HN2new | past | comments | ask | show | jobs | submitlogin
Project Alice – an open source virtual assistant that can run offline (github.com/project-alice-assistant)
169 points by jka on May 1, 2022 | hide | past | favorite | 78 comments


Offline is the key here. I wrote a short story not so long ago [1] about the educational potential of near-future world where storage gets so dense and cheap that the tide turns back toward local computing, away from the trend of the past 10 years toward "online cloud". What happens when the corpus of all human knowledge really can sit on your table top as the early sci-fi writers predicted?

[1] https://www.timeshighereducation.com/opinion/2048-informatio...


> What happens when the corpus of all human knowledge really can sit on your table top as the early sci-fi writers predicted?

If reality is any indication, then if it's copyrightable it won't be sitting on your table top:

* Set of important facts about the world: not copyrightable. Yet so freely accessible I don't even bother to copy Wikipedia to my table top.

* Set of important modern books: copyrightable and mostly still under copyright. Also, probably digitized by Google. Not available for table top copying.

* Set of important music scores: copyrightable, but most are by dead composers, and most are out of copyright. Hooray! Except the IMLSP had to go offline for almost a year, seek legal help and create a staff-review process for uploads to make absolutely sure no publishers could sue him out of existence.

* That full video of Will Forte playing white supremacist "Hamilton Whiteman" at Seth Meyer's actual rehearsal dinner: copyrightable. I actually watched the whole thing at one point, but it apparently got a copyright claim so I can't share it with anyone.

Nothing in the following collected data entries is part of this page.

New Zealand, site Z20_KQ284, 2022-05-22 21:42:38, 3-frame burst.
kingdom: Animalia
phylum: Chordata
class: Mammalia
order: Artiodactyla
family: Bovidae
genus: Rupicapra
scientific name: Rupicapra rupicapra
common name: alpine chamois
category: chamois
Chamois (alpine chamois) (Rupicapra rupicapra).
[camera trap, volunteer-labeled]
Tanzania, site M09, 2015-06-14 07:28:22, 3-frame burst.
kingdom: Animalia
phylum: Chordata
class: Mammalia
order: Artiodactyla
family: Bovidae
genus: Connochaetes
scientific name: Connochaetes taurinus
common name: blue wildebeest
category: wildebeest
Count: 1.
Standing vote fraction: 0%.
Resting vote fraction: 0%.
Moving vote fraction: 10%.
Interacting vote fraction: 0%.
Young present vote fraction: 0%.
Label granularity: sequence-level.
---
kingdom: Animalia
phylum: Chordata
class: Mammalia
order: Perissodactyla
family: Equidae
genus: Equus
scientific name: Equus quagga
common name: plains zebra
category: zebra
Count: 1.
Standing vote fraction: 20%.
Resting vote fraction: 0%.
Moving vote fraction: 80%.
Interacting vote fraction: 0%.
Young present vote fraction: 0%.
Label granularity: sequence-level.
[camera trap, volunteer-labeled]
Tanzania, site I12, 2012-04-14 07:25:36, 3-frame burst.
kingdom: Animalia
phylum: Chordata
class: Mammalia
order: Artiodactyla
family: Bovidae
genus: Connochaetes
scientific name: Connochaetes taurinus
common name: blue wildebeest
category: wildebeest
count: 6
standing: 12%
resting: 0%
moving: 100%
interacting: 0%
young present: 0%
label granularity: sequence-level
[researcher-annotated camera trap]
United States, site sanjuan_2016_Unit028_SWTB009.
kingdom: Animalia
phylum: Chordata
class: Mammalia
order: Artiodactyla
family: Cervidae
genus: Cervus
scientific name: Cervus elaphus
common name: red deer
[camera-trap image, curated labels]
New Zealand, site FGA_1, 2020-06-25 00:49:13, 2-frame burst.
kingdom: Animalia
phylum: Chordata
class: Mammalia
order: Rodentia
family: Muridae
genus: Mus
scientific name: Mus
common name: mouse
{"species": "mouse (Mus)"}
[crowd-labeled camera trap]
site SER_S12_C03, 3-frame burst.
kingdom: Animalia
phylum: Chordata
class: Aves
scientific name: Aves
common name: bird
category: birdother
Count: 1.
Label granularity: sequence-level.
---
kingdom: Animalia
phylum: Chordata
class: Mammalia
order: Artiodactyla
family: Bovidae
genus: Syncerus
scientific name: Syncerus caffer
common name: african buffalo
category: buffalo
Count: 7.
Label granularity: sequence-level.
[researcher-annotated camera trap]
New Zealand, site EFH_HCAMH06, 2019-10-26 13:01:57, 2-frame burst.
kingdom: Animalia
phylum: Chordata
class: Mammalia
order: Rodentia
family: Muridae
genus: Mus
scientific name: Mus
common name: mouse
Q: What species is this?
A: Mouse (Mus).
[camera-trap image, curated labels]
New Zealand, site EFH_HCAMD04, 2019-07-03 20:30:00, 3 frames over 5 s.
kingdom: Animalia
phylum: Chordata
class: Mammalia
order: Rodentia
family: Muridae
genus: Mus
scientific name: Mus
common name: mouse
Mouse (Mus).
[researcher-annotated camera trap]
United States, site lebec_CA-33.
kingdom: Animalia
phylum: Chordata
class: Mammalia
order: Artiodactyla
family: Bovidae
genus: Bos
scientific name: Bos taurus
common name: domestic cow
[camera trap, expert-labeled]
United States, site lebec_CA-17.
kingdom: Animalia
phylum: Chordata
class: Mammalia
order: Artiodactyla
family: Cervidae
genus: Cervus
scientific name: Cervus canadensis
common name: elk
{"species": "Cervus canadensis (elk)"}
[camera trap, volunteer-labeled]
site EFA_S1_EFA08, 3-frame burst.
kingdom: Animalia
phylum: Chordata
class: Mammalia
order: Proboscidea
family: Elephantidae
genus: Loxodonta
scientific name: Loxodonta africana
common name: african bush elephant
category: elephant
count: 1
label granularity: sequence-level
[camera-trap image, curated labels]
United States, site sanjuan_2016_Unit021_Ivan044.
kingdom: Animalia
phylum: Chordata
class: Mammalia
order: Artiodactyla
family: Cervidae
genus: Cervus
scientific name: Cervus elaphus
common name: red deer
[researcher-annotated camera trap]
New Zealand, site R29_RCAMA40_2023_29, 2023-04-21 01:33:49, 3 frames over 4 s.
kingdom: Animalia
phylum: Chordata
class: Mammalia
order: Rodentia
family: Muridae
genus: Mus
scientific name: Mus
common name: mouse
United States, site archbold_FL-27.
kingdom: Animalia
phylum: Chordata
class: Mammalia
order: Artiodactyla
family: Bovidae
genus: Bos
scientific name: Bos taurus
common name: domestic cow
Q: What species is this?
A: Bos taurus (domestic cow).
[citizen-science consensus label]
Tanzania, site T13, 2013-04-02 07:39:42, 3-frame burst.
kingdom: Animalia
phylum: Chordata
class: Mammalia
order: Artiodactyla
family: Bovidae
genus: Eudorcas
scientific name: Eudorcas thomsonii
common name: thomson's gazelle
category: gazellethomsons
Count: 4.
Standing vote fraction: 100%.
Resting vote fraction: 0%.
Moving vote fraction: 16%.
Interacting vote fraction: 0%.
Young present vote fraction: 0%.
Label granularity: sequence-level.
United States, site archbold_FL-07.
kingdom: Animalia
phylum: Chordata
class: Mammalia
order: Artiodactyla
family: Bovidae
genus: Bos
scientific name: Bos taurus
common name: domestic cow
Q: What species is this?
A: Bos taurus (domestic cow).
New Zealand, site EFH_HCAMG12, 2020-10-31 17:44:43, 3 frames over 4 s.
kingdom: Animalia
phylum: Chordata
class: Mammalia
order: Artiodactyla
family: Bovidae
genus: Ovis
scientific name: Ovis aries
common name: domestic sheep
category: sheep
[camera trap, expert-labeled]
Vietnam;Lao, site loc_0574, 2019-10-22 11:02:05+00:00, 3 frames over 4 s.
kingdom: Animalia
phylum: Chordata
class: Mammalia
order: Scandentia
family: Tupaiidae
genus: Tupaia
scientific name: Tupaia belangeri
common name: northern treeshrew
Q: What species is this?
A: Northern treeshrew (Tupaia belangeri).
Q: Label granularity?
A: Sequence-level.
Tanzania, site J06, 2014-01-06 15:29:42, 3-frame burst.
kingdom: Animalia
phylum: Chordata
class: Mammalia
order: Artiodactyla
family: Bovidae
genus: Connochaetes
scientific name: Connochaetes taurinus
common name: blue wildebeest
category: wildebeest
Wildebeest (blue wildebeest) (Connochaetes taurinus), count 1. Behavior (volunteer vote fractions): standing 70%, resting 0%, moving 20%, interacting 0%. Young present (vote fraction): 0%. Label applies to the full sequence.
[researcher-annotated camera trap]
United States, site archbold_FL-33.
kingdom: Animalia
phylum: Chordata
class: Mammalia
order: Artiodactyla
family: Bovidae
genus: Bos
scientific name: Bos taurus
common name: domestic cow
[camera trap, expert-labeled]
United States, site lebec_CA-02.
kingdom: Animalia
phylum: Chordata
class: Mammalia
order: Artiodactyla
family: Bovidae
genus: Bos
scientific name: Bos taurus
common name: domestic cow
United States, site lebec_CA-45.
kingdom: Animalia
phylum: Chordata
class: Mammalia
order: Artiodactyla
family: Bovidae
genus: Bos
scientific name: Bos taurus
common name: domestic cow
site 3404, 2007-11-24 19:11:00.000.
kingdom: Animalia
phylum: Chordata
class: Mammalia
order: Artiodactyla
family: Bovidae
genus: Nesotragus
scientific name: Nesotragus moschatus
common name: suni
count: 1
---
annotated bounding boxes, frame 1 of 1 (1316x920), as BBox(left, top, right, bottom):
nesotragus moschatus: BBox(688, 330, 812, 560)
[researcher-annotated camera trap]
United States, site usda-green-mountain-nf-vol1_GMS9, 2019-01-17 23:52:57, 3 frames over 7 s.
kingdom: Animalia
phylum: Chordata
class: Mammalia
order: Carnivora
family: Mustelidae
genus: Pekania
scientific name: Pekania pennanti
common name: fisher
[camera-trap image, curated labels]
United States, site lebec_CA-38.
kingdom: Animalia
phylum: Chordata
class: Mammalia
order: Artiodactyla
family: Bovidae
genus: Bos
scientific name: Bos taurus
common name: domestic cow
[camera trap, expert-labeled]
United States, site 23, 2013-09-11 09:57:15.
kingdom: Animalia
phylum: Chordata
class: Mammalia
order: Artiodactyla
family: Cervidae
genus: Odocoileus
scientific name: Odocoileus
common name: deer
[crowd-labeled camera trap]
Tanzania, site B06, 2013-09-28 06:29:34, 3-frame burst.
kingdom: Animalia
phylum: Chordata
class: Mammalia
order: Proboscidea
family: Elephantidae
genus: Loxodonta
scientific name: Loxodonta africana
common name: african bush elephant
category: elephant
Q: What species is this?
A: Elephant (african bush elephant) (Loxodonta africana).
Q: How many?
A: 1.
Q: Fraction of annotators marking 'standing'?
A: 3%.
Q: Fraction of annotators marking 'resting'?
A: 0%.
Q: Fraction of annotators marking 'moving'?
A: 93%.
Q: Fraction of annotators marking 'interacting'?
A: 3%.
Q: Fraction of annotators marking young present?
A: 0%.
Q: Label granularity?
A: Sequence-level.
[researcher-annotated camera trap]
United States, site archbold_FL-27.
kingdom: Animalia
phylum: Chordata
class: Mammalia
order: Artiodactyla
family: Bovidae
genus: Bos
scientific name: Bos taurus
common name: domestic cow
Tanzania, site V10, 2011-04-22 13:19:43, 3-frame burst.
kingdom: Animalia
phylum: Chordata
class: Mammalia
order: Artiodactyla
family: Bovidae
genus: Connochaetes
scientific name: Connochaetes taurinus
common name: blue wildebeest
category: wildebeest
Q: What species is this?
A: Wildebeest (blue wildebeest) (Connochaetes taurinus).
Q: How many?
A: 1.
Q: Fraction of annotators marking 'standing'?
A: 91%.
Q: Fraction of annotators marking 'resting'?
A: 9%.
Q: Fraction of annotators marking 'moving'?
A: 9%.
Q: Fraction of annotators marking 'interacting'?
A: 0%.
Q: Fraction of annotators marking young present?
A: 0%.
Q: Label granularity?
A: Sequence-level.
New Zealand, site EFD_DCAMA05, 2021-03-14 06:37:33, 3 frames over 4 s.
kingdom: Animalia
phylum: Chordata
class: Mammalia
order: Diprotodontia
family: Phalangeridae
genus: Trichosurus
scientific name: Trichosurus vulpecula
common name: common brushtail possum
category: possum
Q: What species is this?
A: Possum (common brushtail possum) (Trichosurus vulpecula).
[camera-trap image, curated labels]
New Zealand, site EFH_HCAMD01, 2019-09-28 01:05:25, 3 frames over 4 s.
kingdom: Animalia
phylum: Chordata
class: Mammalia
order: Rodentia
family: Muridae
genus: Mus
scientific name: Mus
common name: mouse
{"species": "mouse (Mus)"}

I just added this one on the off chance someone on here has a copy and feels daring, because dammit, it was funny, and I want to watch it again.

I feel like the tech world needs a decent political mover-and-shaker who could make a Glengarry Glen Ross style speech at this point: something about how with the tools you got available he could go out and make legal table top human knowledge boxes a reality tonight...


> If reality is any indication, then if it's copyrightable it won't be sitting on your table top:

Absolutely spot on. Indeed, the story was an oblique advocacy for SciHub and an argument as to how the digital entertainment industry and publishers may eventually be the greatest obstacle to human progress.


Consider Cyc [1].

[1] https://en.wikipedia.org/wiki/Cyc

It deduces relations from set of facts in it's database.

If you have human knowledge from wikipedia on your desktop, you can deduce your own facts using Cyc's engine or something else.

It will be fun to tinker with. You can even start your own conspiracy theory, because you can.


> * That full video of Will Forte playing white supremacist "Hamilton Whiteman" at Seth Meyer's actual rehearsal dinner: copyrightable. I actually watched the whole thing at one point, but it apparently got a copyright claim so I can't share it with anyone. I just added this one on the off chance someone on here has a copy and feels daring, because dammit, it was funny, and I want to watch it again.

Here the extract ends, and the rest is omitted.